Retour épistémique sur la distinction entre connaissances codifiées et connaissances tacites : du transfert à la co-production de connaissances tacites

La problématique retenue jusqu’ici du transfert des connaissances, de leur circulation, leur absorption, leur diffusion, ne permet pas, par définition, de pointer les spécificités des relations de réseau autour des connaissances tacites. C’est qu’en fait, il faut distinguer les activités de la firme en tant que « processeur d’information » des activités en termes de « processeur de connaissances » comme nous y invite Fransman (1994) qui suggère d’éviter le tight-coupling entre information et connaissance.

La littérature sur l’architecture des innovations (Hagardon, 2002), sur la trajectoire cognitive dont elles résultent (Von Krogh, 2003; Nonaka et alii, 2006), en fait le produit de l’articulation de connaissances préexistantes et combinées par l’innovateur, et suppose par conséquent des connaissances créées de manière séquentielle : on absorbe des connaissances créées en t-1, on diffuse des connaissances qui seront absorbées en t+1. Le réseau social chez Hagardon, la spirale de transformation de connaissances tacites en connaissances codifiées chez Nonaka et Takeuchi, servent à faire la synthèse de connaissances produites en t-1. Cependant, cette approche ne s’articule pas de manière satisfaisante avec une distinction rigoureuse entre connaissances codifiées et connaissances tacites. On ne voit pas notamment le rôle précis de la proximité située au sein des réseaux dans le cas de connaissances tacites par rapport à des connaissances codifiées.

Les connaissances codifiées, grâce au support (matériel, technique, langagier, informatique…) de leur code, sont transférables. L’approche séquentielle de leur circulation-recombinaison, débouchant sur de nouvelles connaissances, est justifiée. D’un point de vue méthodologique par conséquent, l’étude des citations de brevets permet effectivement de retracer leurs flux.

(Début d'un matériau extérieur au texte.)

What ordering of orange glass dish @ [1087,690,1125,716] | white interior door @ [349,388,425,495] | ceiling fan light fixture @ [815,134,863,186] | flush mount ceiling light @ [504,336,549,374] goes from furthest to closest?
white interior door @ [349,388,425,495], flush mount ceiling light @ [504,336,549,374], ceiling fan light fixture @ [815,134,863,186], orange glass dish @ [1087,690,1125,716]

En revanche, comme le montre Tsoukas (2003), les connaissances tacites ne s’approprient pas, ne se transfèrent pas, ne se convertissent pas. Elles se manifestent dans des contextes, sont co-produites par des acteurs qui s’y rencontrent, et sont en perpétuelle formation-reformation. Elles restent donc tacites, accompagnant, renforçant la production de connaissances codifiées, mais elles n’entrent pas dans un processus de conversion en connaissances codifiées. Cela ne dispense pas les acteurs de travailler à améliorer les dispositifs susceptibles de les produire (par de meilleures interactions sociales, relevant du care, selon Von Krogh, 2003), mais il serait illusoire de vouloir « opérationnaliser » les connaissances tacites en les rendant « plus codifiées » (Tsoukas, 2003).

D’un point de vue méthodologique, cette conception implique qu’on ne peut dresser un traçage séquentiel des connaissances tacites à l’aide d’indicateurs de flux, ni décrire des processus d’innovation par une combinaison de connaissances tacites antérieures. Cela implique aussi qu’on ne peut pas dresser une cartographie, sur le plan géographique, des flux de connaissances tacites, mais qu’on peut par contre tenter de repérer les réseaux dans lesquels elles sont créées (co-produites) et partagées. Notre hypothèse est alors que ces réseaux nécessitent, pour de meilleures interactions, une proximité située qu’aucune technologie de l’information et de la communication ne remplacera jamais.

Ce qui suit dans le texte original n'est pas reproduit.